Carrero Eras, Pedro: Jirueque y vecindades. Viaje interior. Colección “Viajero a pie” nº 9.
Aache Ediciones. Guadalajara, 2007. 104 páginas y muchos grabados. Prólogo de
Antonio Alvar Ezquerra.
Con ese libro en la mano,
uno se hace viajero fácilmente. Te suben de nuevo las ganas de andar, de
echarse un viaje que no necesita reservas previas, ni esperas en andenes, ni
confirmaciones de etiquetas… se sale de casa con las deportivas puestas, y a
subir y bajar cuestas, a mirar horizontes, a perseguir el trámite del sol, con
sus colores.
En Jirueque se inicia el viaje
Pedro Carrero Eras es
profesor de Literatura Española en la Universidad de Alcalá. Desde que nació va
a Jadraque en verano, y a Jirueque en invierno, y a los pueblos de alrededor
(“las vecindades”) siempre que puede. Pero donde ha puesto su casa es en
Jirueque, donde charla con los vecinos, o se suma a sus fiestas.
Jirueque es lugar antiguo,
poblado desde muy remotas épocas, pues se ha encontrado un castro celtibérico
de la Edad del Hierro en el lugar del Llano Castellano. No nos habla Pedro
Carrero en su libro de viajes de esta historia, o de las andanzas de los López
de Orozco entre sus calles, ni describe los edificios con que se encuentra cada
vez que llega a la villa y trepa por sus calles. No dice nada de ese elemento
que es consustancial al ser de Jirueque: el Dorado, el enterramiento
alabastrino, medieval, de un cura que lo fue del pueblo.
El autor de esta obra se
dedica a caminar, a pensar mientras camina, a hablar en voz alta mientras piensa,
a escribir luego. La secuencia de Carrero Eras es sencilla y antigua: mira,
encadena lo que ve con lo que sabe, saca conclusiones íntimas, las dice.

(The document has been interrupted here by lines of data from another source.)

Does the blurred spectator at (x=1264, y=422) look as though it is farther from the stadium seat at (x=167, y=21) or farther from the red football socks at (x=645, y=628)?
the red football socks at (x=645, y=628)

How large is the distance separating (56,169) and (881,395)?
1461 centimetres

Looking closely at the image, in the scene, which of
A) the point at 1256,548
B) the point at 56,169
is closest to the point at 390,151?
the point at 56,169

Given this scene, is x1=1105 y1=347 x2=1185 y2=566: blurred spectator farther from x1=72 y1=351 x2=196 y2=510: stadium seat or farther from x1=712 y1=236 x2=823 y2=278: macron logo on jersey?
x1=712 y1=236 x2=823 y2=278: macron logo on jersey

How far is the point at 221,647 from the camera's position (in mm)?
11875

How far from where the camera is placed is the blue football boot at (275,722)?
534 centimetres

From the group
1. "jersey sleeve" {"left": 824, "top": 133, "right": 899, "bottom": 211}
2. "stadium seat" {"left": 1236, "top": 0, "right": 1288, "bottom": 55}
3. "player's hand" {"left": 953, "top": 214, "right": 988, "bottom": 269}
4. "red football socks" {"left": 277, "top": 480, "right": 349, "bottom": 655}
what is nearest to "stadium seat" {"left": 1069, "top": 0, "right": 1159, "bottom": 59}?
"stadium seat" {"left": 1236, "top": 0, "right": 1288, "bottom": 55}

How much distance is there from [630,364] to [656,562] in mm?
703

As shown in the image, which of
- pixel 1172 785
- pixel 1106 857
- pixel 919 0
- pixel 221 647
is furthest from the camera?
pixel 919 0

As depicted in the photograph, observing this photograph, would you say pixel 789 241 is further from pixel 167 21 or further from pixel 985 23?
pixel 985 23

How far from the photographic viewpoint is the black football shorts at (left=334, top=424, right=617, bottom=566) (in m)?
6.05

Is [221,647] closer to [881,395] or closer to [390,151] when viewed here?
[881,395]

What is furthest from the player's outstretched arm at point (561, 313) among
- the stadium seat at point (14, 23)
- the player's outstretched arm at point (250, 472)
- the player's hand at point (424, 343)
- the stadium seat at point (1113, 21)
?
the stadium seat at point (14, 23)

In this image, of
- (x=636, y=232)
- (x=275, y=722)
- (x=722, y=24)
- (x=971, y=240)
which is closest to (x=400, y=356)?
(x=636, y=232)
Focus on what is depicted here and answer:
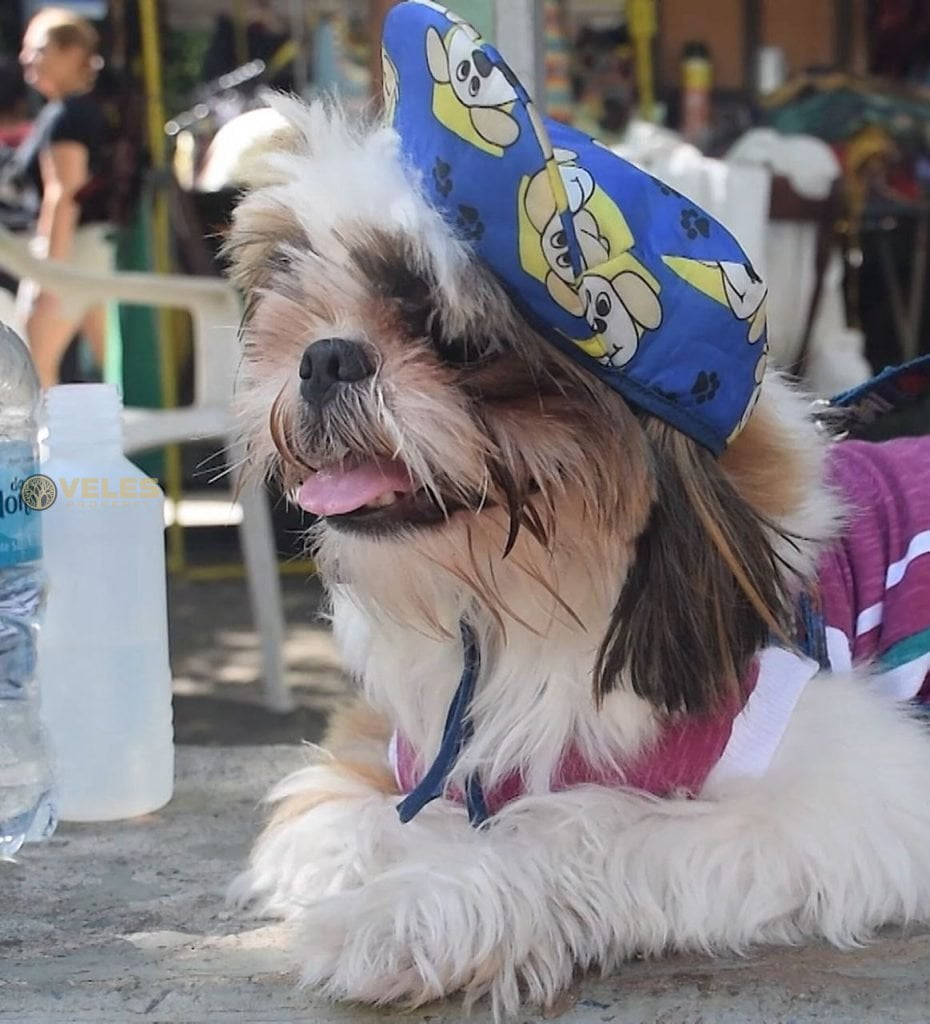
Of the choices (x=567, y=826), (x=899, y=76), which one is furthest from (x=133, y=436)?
(x=899, y=76)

Recuerda anécdotas rurales según le vienen a la mano (de mayos y de romerías) y
las liga con secuencias académicas, como aquella en que don Rafael Lapesa, su
viejo profesor, confesaba no saber nada de toponimia… lo que en realidad venía
a significar que de toponimia no sabe nadie nada.
El libro de Carrero está
escrito en los finales del otoño, y el pleno invierno. Los días cortos, los
amaneceres largos, gélidos, el centro del día reconfortado en las solanas por
el sol pírrico de mediodía, y el anochecer abrupto, comiéndoselo todo. Hace
referencia, en su caminar, a la eternidad de los tiempos, al seguro fenómeno
del “dejá vu” que tienen quienes mucho anduvieron, y a la seguridad del viajero
que sabe que alguien, hace mucho tiempo, vivió un instante similar, tomando el
sol de febrero en un solana, y escuchando música, y alguien lo vivirá de nuevo,
cuando hayan pasado cien años, o mil años. Ese “continuum” de la vida, al que
no afecta cambio climático ni letanía de sinsabores aneja, es muy propio de los
viajeros.
En cada página se acuerda de
los olores y sabores de su infancia, parece estar viendo las escenas de
segadores en los julios de cuando era pequeño, evoca a su amigo José Luis (el
de los Arenas, en Jadraque, con quien cambiaba tebeos del Capitán Trueno, y
admiraba su entusiasmo vital con aquellos “y yo más” que soltaba siempre a la
puerta de su comercio de sogas y bacalaos), y nos entrega su visión cosmológica
y panteista de la naturaleza (muy ecológica, por supuesto, porque todo viajero
de campos es ecologista a ultranza) y trata con ello de regresar a su patria,
que como en Baudelaire, y en Rilke, y en Delibes, es simplemente la infancia, a
la que todos queremos volver cuando se ponen las cosas mal en nuestro torno. Un
libro encantador, un amigo de viajes y emociones.